🤖 AI Summary
This work addresses the vulnerability of vision-language models (VLMs) to multimodal jailbreak attacks, a critical security concern that existing defenses often mitigate at the cost of model utility or through computationally expensive retraining. To overcome these limitations, the authors propose a lightweight, training-free safety calibration framework. By constructing an unsafe prototype subspace from language embeddings, the method selectively modulates high-risk visual tokens to activate safety-critical signals in the cross-modal feature space—without altering model parameters—thereby restoring the VLM’s LLM-like risk awareness.

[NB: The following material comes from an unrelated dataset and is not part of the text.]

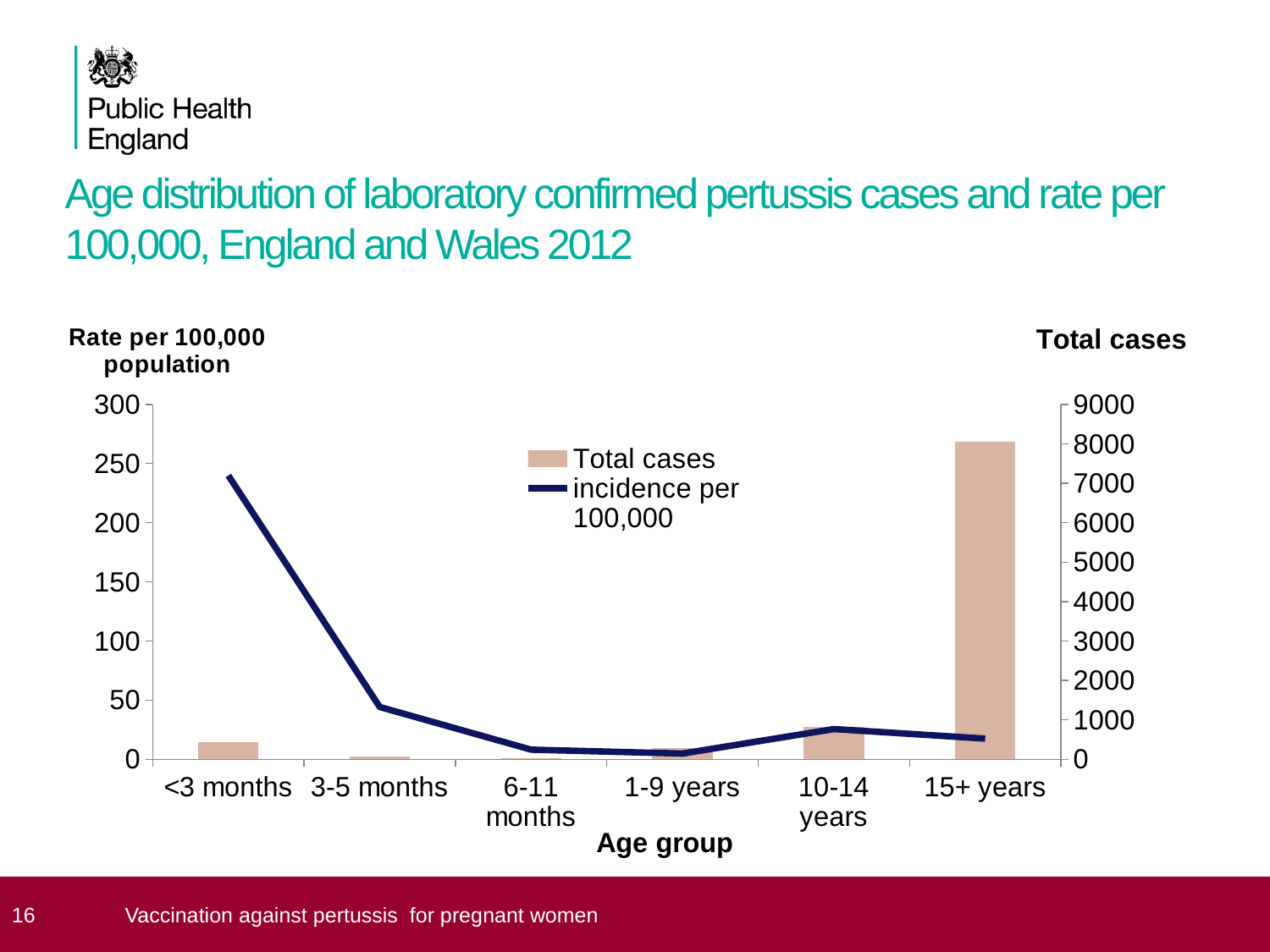
How many age groups are shown on the x axis? 6 Which age group has the highest incidence per 100,000? <3 months Is the number of total cases for <3 months greater or less than 1000? less What kind of chart is shown on the slide? A combined bar and line chart Is the incidence per 100,000 for 3-5 months greater or less than 100? less How many series does the legend list? 2 What is the label of the right-hand vertical axis? Total cases Does the incidence per 100,000 rise or fall from <3 months to 1-9 years? fall Which has the higher incidence per 100,000: <3 months or 3-5 months? <3 months Which age group has the highest number of total cases? 15+ years Is the number of total cases for 15+ years greater or less than 7000? greater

Experimental results demonstrate that this approach substantially reduces the success rate of diverse jailbreak attacks while preserving competitive performance across a range of downstream tasks.
📝 Abstract
Vision language models (VLMs) extend the reasoning capabilities of large language models (LLMs) to cross-modal settings, yet remain highly vulnerable to multimodal jailbreak attacks. Existing defenses predominantly rely on safety fine-tuning or aggressive token manipulations, incurring substantial training costs or significantly degrading utility. Recent research shows that LLMs inherently recognize unsafe content in text, and the incorporation of visual inputs in VLMs frequently dilutes risk-related signals. Motivated by this, we propose Risk Awareness Injection (RAI), a lightweight and training-free framework for safety calibration that restores LLM-like risk recognition by amplifying unsafe signals in VLMs. Specifically, RAI constructs an Unsafe Prototype Subspace from language embeddings and performs targeted modulation on selected high-risk visual tokens, explicitly activating safety-critical signals within the cross-modal feature space. This modulation restores the model's LLM-like ability to detect unsafe content from visual inputs, while preserving the semantic integrity of original tokens for cross-modal reasoning. Extensive experiments across multiple jailbreak and utility benchmarks demonstrate that RAI substantially reduces attack success rate without compromising task performance.